Features I by I 26.09.13

The Fall: Kiss Land, that ‘Pretty’ video, and how The Weeknd tumbled from grace in 2013

The Fall: <i>Kiss Land</i>, that 'Pretty' video, and how The Weeknd tumbled from grace in 2013

‘Pretty’, the latest video from The Weeknd‘s new album Kiss Land, depicts the formerly-anonymous r’n’b singer hunting down, and murdering, a former flame. FACT’s Lauren Martin tackles the increasingly pronounced issues with The Weeknd’s music, and wonders whether her – and others’ – patience is in the process of running out.

Before I get into this I need to say that when it comes to misogyny, I am pretty self-aware about being a female rap and r’n’b fan. Keeping it brief: misogyny in rap and r’n’b is representative of misogyny in society and so there’s often something weird, insulting or objectionable going on, but in caring about the music I love I try to balance the salt and the sincerity. I’ve often been asked my opinion on something in rap or r’n’b, “as a woman”, and struggled to shrug off a conversation that I pretty much never want to have with strangers (and only occasionally with friends, after the fourth beer) other than by doing my best half-smile and Chris Rock impression: “Well, he ain’t talkin’ about me!”

The thing is though, because misogyny in rap and r’n’b is representative of misogyny in society, it’s an old subject that always has new talking points. I think Earl Sweatshirt’s Doris is a great record, but I flinch when I hear “I’ll fuck the freckles off your face, bitch.” I think Kanye West is a genius and I enjoy Yeezus, but it’s littered with lyrics that have made me start too many sentences about that record with a “but”. I’d never want self-awareness to stop me listening to the music I like, but I also can’t ignore it when music that I like turns sour, and with that in mind, I need to talk about The Weeknd.

______________________________

## Exercise tasks
1. Answer these questions from the feature on The Weeknd:
(a) Which album is the video for "Pretty" from?
(b) Which Earl Sweatshirt record does the writer call a great record?
(c) Whose impression does the writer do to get out of conversations?
2. Reproduce a passage of the feature word for word, beginning at the words "The Fall: Kiss" and stopping after "of running out.".
Answer from the feature alone, without outside knowledge.

______________________________

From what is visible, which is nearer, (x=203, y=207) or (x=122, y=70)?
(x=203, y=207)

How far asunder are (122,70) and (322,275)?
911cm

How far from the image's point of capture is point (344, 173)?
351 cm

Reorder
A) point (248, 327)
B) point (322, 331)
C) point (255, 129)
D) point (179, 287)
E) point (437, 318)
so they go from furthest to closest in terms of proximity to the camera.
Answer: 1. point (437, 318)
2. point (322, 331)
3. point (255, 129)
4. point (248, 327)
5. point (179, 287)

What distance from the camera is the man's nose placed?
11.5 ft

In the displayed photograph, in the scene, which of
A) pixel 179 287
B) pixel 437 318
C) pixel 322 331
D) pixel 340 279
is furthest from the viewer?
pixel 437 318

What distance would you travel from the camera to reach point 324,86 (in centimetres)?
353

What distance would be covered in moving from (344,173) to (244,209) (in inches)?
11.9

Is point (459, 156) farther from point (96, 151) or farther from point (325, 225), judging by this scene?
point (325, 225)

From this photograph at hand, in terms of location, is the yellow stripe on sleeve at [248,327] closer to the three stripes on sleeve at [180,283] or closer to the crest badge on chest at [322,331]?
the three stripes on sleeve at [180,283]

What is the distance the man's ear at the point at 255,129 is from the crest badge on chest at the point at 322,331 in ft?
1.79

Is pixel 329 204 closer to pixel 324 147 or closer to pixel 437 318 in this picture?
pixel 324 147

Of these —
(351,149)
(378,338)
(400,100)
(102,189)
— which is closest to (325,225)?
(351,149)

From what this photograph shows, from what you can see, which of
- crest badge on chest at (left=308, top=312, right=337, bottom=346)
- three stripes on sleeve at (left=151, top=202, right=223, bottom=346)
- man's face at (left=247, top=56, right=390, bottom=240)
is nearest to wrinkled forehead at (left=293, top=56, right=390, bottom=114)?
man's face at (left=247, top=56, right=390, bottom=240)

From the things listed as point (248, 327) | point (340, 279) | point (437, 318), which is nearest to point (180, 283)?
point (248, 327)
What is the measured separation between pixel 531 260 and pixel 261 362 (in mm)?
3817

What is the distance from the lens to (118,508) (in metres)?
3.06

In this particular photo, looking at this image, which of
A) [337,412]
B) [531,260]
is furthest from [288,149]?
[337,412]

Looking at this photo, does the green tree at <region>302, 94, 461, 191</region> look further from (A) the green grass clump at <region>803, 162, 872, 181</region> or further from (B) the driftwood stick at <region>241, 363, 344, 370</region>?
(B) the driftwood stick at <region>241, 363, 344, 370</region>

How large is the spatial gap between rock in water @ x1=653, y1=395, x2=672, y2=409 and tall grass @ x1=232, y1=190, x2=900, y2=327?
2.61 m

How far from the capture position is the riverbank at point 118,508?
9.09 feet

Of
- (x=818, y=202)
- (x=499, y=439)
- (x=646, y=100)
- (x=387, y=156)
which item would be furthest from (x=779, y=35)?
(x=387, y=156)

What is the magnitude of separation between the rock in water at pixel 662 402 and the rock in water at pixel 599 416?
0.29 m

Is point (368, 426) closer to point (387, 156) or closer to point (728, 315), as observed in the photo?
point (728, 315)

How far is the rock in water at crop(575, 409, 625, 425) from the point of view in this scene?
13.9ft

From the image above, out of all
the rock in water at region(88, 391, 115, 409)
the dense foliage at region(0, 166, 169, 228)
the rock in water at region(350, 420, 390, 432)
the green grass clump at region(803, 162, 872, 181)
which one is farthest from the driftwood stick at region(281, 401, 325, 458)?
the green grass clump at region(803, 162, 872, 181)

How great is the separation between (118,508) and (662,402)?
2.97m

______________________________

## Full solutions
1.
(a) Kiss Land
(b) Doris
(c) Chris Rock's

2.
The Fall: Kiss Land, that ‘Pretty’ video, and how The Weeknd tumbled from grace in 2013

The Fall: <i>Kiss Land</i>, that 'Pretty' video, and how The Weeknd tumbled from grace in 2013

‘Pretty’, the latest video from The Weeknd‘s new album Kiss Land, depicts the formerly-anonymous r’n’b singer hunting down, and murdering, a former flame. FACT’s Lauren Martin tackles the increasingly pronounced issues with The Weeknd’s music, and wonders whether her – and others’ – patience is in the process of running out.